CERTIFICADO DE CONFIRMAÇÃO DO NÚMERO DE DECLARAÇÕES DE APOIO VÁLIDAS RECOLHIDAS EM … (DESIGNAÇÃO DO ESTADO-MEMBRO)

… (nome da autoridade competente), de … (designação do Estado-Membro), depois de efectuadas as verificações previstas no artigo 8.o do Regulamento (UE) n.o 211/2011 do Parlamento Europeu e do Conselho, de 16 de Fevereiro de 2011, sobre a iniciativa de cidadania, certifica que são válidas … declarações de apoio da proposta de iniciativa de cidadania com o número de registo …, nos termos do disposto nesse regulamento.

Data, assinatura e carimbo oficial da autoridade competente:


ANEXO VII

FORMULÁRIO DE APRESENTAÇÃO DE UMA INICIATIVA DE CIDADANIA À COMISSÃO

1.

Título da iniciativa de cidadania:

2.

Número de registo atribuído pela Comissão:

3.

Data de registo:

4.

Número de declarações de apoio válidas recebidas (deve ser pelo menos de um milhão):

5.

Número de subscritores certificados por Estado-Membro:

 

BE

BG

CZ

DK

DE

EE

IE

EL

ES

FR

IT

CY

LV

LT

LU

Número de subscritores

 

 

 

 

 

 

 

 

 

 

 

 

 

 

 

 

HU

MT

NL

AT

PL

PT

RO

SI

SK

FI

SE

UK

TOTAL

Número de subscritores

 

 

 

 

 

 

 

 

 

 

 

 

 

6.

Nome completo, endereço postal e endereço electrónico das pessoas de contacto (1):

7.

Indicar todas as fontes de apoio e financiamento da iniciativa, incluindo o montante do apoio financeiro no momento da sua apresentação (1):

8.

Declaramos que as informações fornecidas no presente formulário são correctas.

Data e assinatura das pessoas de contacto:

9.

Anexos:

(incluir todos os certificados)


(1)  Declaração de privacidade: Nos termos do artigo 11.o do Regulamento (CE) n.o 45/2001 do Parlamento Europeu e do Conselho, de 18 de Dezembro de 2000, relativo à protecção das pessoas singulares no que diz respeito ao tratamento de dados pessoais pelas instituições e pelos órgãos comunitários e à livre circulação desses dados, as pessoas em causa são informadas de que estes dados pessoais são recolhidos pela Comissão para efeitos do processo relativo à proposta de iniciativa de cidadania.
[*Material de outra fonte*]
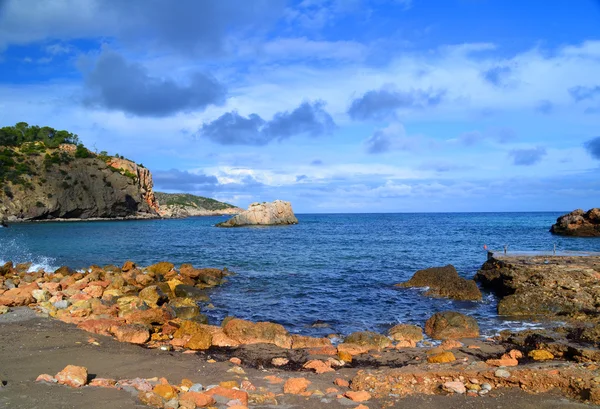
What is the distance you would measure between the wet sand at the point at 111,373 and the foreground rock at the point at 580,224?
2685 inches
Só serão publicados no registo electrónico da Comissão os nomes completos dos organizadores, os endereços electrónicos das pessoas de contacto e as informações relativas às fontes de apoio e financiamento. As pessoas em causa têm o direito de se opor à publicação dos seus dados pessoais por razões imperiosas e legítimas relacionadas com a sua situação particular, e de requerer a rectificação desses dados em qualquer momento, bem como o seu apagamento do registo electrónico da Comissão depois de expirado o prazo de dois anos a contar da data do registo da proposta de iniciativa de cidadania.